As the two retail giants continue to up the ante on shipping, an important question remains: What will it take to satisfy the soaring expectations of today’s shoppers? Having grown accustomed to faster shipping speeds than ever before, shoppers aren’t likely to settle for anything less.
To deliver on their promises for quicker shipping and keep customers happy, both Amazon and Walmart should consider investing in real-time tracking technology. Although real-time tracking might seem like a small improvement, such innovations have the potential to make a big impact on shopper satisfaction. From eliminating counterfeit items to solving customer service issues, retailers can reap the rewards of real-time tracking in a variety of ways.

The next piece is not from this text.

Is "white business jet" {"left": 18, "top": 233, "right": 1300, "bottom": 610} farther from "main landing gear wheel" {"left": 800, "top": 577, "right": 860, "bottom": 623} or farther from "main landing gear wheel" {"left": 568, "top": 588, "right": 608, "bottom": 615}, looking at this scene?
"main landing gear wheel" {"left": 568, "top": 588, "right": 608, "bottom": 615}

Customers don’t like to be left in the dark about their purchases. A recent study from UPS found that 56% of online shoppers track the status of their deliveries. For retailers, the choice is clear — adopt real-time tracking technology that makes it easy for customers to keep tabs on purchases or risk losing business to the competition.
The devices used to power real-time tracking are not only smaller than traditional GPS innovations, they’re also cost effective. This combination of size and affordability is especially important for retailers like Amazon and Walmart that often have millions of products in delivery at any given time.
Rather than assuming a package is on its way, retailers can leverage real-time tracking technology placed on either a shipping container, an internal package or the product itself to ensure a package ends up in the right hands. Better yet, shoppers no longer have to wonder where their purchase is.
Fewer counterfeit items
Third-party products account for 54% of all items sold on Amazon. Given the billions of dollars of counterfeit goods seized every year, chances are some of those products aren’t the real deal. Retailers like Amazon and Walmart risk damaging their reputations in the eyes of shoppers who unknowingly purchase inauthentic items. The good news? Nanotechnology can help put an end to counterfeit items sooner rather than later.
Tracking devices implemented throughout the manufacturing process make it easy for retailers to see exactly where a product originated as well as where it goes during delivery. Instead of assuming a product is legitimate, both retailers and shoppers can rest easy knowing they have access to the entire lifecycle of a verified product.
More efficient recalls
Hundreds of consumer products are recalled each year, creating massive disruptions for retailers who have no choice but to inspect every item in hopes of pinpointing the problem. With nanotechnology, however, there may be a more efficient way to conduct product recalls. Retailers can leverage the tracking ability of nanotechnology to locate and remove the affected products without recalling an entire line of items.
Real-time tracking also means shoppers will no longer miss out on potentially life-saving recalls. Customers who aren’t sure whether there’s an issue with their specific product can use a mobile device to scan a chip applied directly to the product and subsequently verify the product status. Instead of hoping to hear about a recall from a friend or on the evening news, shoppers can take matters into their own hands by using nanotechnology to gather information on a specific item.
The road ahead
Change usually doesn’t happen overnight. And in the case of real-time tracking technology, retailers shouldn’t expect anything different. While it’s poised to deliver a number of benefits — including increased transparency, fewer counterfeit goods and a more efficient recall process — nanotechnology isn’t the gold standard in tracking yet.
Retailers like Amazon and Walmart will likely need to test the technology before rolling it out to shoppers. But considering how inexpensive chips are as well as the communication infrastructure already in place, implementation of real-time tracking should be a breeze. In the same way barcodes quickly became a popular tracking option, it’s only a matter of time before nanotechnology becomes common across retailers.